Reproduce the listing verbatim.
== Segment start ==
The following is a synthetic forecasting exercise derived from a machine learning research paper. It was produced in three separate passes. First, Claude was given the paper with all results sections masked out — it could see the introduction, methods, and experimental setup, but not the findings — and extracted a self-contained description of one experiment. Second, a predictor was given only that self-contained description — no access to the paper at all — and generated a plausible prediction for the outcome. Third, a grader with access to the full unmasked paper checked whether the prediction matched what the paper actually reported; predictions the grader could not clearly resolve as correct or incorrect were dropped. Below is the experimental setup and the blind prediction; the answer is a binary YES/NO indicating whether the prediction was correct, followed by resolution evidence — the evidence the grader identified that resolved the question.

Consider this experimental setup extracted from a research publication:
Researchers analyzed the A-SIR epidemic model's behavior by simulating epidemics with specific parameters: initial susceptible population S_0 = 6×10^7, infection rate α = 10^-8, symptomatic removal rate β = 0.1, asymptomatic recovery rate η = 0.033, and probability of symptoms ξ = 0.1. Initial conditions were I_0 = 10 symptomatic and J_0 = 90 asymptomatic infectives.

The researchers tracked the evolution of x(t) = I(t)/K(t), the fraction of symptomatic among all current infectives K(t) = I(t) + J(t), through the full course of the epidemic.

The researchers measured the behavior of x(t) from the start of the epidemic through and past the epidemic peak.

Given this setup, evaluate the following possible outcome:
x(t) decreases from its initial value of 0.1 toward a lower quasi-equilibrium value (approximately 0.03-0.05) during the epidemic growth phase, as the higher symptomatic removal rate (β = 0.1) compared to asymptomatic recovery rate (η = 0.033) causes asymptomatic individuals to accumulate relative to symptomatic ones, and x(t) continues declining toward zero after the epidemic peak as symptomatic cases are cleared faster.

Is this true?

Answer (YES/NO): NO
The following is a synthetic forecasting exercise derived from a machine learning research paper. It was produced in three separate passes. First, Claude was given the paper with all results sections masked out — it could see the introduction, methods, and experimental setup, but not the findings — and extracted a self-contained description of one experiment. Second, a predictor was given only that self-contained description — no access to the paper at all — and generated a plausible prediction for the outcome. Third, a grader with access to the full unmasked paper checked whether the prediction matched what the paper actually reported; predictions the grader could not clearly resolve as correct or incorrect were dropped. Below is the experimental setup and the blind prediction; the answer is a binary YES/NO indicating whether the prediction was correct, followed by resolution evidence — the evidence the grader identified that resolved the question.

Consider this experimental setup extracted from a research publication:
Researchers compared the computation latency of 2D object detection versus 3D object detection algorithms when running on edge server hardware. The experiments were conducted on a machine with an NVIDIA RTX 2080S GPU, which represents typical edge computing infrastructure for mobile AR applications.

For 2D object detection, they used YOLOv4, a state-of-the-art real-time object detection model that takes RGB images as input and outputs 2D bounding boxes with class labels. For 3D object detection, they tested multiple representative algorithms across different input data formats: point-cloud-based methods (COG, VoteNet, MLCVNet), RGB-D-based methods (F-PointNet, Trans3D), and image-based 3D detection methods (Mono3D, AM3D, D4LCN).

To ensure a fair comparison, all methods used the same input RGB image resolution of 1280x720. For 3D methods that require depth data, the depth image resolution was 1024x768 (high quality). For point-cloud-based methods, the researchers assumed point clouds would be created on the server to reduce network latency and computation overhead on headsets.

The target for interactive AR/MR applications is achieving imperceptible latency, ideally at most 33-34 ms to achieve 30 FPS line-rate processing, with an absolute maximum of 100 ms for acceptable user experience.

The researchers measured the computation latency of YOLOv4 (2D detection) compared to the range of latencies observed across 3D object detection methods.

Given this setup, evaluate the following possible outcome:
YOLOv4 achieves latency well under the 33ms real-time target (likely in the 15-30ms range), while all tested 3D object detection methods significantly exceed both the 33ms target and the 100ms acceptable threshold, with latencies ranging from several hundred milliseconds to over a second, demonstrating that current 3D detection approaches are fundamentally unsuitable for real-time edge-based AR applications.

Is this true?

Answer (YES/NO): NO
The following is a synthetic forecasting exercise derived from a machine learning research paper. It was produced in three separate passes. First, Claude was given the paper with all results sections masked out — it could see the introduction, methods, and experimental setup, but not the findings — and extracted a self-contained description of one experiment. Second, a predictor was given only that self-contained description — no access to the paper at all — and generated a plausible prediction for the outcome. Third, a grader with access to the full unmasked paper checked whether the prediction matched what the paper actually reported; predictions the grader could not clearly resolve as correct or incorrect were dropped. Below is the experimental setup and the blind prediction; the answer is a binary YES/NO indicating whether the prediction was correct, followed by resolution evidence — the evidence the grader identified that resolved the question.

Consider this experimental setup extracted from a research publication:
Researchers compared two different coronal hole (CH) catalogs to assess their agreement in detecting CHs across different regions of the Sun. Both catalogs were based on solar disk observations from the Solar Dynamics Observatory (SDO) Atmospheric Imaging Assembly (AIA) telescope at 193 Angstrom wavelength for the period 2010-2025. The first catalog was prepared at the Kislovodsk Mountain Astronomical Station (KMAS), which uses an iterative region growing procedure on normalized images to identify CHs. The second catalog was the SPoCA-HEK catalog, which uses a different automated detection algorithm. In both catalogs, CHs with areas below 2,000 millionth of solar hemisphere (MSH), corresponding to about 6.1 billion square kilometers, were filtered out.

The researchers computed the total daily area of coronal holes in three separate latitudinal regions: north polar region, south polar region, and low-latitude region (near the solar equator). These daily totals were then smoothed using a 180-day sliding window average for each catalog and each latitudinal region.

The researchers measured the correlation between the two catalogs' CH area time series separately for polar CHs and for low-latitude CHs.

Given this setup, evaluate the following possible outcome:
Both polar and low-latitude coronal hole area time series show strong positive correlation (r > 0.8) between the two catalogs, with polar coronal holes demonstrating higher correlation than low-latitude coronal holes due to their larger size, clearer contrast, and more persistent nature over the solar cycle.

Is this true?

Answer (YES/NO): NO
== Segment end ==
• _Output of the task_:
The following is a synthetic forecasting exercise derived from a machine learning research paper. It was produced in three separate passes. First, Claude was given the paper with all results sections masked out — it could see the introduction, methods, and experimental setup, but not the findings — and extracted a self-contained description of one experiment. Second, a predictor was given only that self-contained description — no access to the paper at all — and generated a plausible prediction for the outcome. Third, a grader with access to the full unmasked paper checked whether the prediction matched what the paper actually reported; predictions the grader could not clearly resolve as correct or incorrect were dropped. Below is the experimental setup and the blind prediction; the answer is a binary YES/NO indicating whether the prediction was correct, followed by resolution evidence — the evidence the grader identified that resolved the question.

Consider this experimental setup extracted from a research publication:
Researchers analyzed the A-SIR epidemic model's behavior by simulating epidemics with specific parameters: initial susceptible population S_0 = 6×10^7, infection rate α = 10^-8, symptomatic removal rate β = 0.1, asymptomatic recovery rate η = 0.033, and probability of symptoms ξ = 0.1. Initial conditions were I_0 = 10 symptomatic and J_0 = 90 asymptomatic infectives.

The researchers tracked the evolution of x(t) = I(t)/K(t), the fraction of symptomatic among all current infectives K(t) = I(t) + J(t), through the full course of the epidemic.

The researchers measured the behavior of x(t) from the start of the epidemic through and past the epidemic peak.

Given this setup, evaluate the following possible outcome:
x(t) decreases from its initial value of 0.1 toward a lower quasi-equilibrium value (approximately 0.03-0.05) during the epidemic growth phase, as the higher symptomatic removal rate (β = 0.1) compared to asymptomatic recovery rate (η = 0.033) causes asymptomatic individuals to accumulate relative to symptomatic ones, and x(t) continues declining toward zero after the epidemic peak as symptomatic cases are cleared faster.

Is this true?

Answer (YES/NO): NO
The following is a synthetic forecasting exercise derived from a machine learning research paper. It was produced in three separate passes. First, Claude was given the paper with all results sections masked out — it could see the introduction, methods, and experimental setup, but not the findings — and extracted a self-contained description of one experiment. Second, a predictor was given only that self-contained description — no access to the paper at all — and generated a plausible prediction for the outcome. Third, a grader with access to the full unmasked paper checked whether the prediction matched what the paper actually reported; predictions the grader could not clearly resolve as correct or incorrect were dropped. Below is the experimental setup and the blind prediction; the answer is a binary YES/NO indicating whether the prediction was correct, followed by resolution evidence — the evidence the grader identified that resolved the question.

Consider this experimental setup extracted from a research publication:
Researchers compared the computation latency of 2D object detection versus 3D object detection algorithms when running on edge server hardware. The experiments were conducted on a machine with an NVIDIA RTX 2080S GPU, which represents typical edge computing infrastructure for mobile AR applications.

For 2D object detection, they used YOLOv4, a state-of-the-art real-time object detection model that takes RGB images as input and outputs 2D bounding boxes with class labels. For 3D object detection, they tested multiple representative algorithms across different input data formats: point-cloud-based methods (COG, VoteNet, MLCVNet), RGB-D-based methods (F-PointNet, Trans3D), and image-based 3D detection methods (Mono3D, AM3D, D4LCN).

To ensure a fair comparison, all methods used the same input RGB image resolution of 1280x720. For 3D methods that require depth data, the depth image resolution was 1024x768 (high quality). For point-cloud-based methods, the researchers assumed point clouds would be created on the server to reduce network latency and computation overhead on headsets.

The target for interactive AR/MR applications is achieving imperceptible latency, ideally at most 33-34 ms to achieve 30 FPS line-rate processing, with an absolute maximum of 100 ms for acceptable user experience.

The researchers measured the computation latency of YOLOv4 (2D detection) compared to the range of latencies observed across 3D object detection methods.

Given this setup, evaluate the following possible outcome:
YOLOv4 achieves latency well under the 33ms real-time target (likely in the 15-30ms range), while all tested 3D object detection methods significantly exceed both the 33ms target and the 100ms acceptable threshold, with latencies ranging from several hundred milliseconds to over a second, demonstrating that current 3D detection approaches are fundamentally unsuitable for real-time edge-based AR applications.

Is this true?

Answer (YES/NO): NO
The following is a synthetic forecasting exercise derived from a machine learning research paper. It was produced in three separate passes. First, Claude was given the paper with all results sections masked out — it could see the introduction, methods, and experimental setup, but not the findings — and extracted a self-contained description of one experiment. Second, a predictor was given only that self-contained description — no access to the paper at all — and generated a plausible prediction for the outcome. Third, a grader with access to the full unmasked paper checked whether the prediction matched what the paper actually reported; predictions the grader could not clearly resolve as correct or incorrect were dropped. Below is the experimental setup and the blind prediction; the answer is a binary YES/NO indicating whether the prediction was correct, followed by resolution evidence — the evidence the grader identified that resolved the question.

Consider this experimental setup extracted from a research publication:
Researchers compared two different coronal hole (CH) catalogs to assess their agreement in detecting CHs across different regions of the Sun. Both catalogs were based on solar disk observations from the Solar Dynamics Observatory (SDO) Atmospheric Imaging Assembly (AIA) telescope at 193 Angstrom wavelength for the period 2010-2025. The first catalog was prepared at the Kislovodsk Mountain Astronomical Station (KMAS), which uses an iterative region growing procedure on normalized images to identify CHs. The second catalog was the SPoCA-HEK catalog, which uses a different automated detection algorithm. In both catalogs, CHs with areas below 2,000 millionth of solar hemisphere (MSH), corresponding to about 6.1 billion square kilometers, were filtered out.

The researchers computed the total daily area of coronal holes in three separate latitudinal regions: north polar region, south polar region, and low-latitude region (near the solar equator). These daily totals were then smoothed using a 180-day sliding window average for each catalog and each latitudinal region.

The researchers measured the correlation between the two catalogs' CH area time series separately for polar CHs and for low-latitude CHs.

Given this setup, evaluate the following possible outcome:
Both polar and low-latitude coronal hole area time series show strong positive correlation (r > 0.8) between the two catalogs, with polar coronal holes demonstrating higher correlation than low-latitude coronal holes due to their larger size, clearer contrast, and more persistent nature over the solar cycle.

Is this true?

Answer (YES/NO): NO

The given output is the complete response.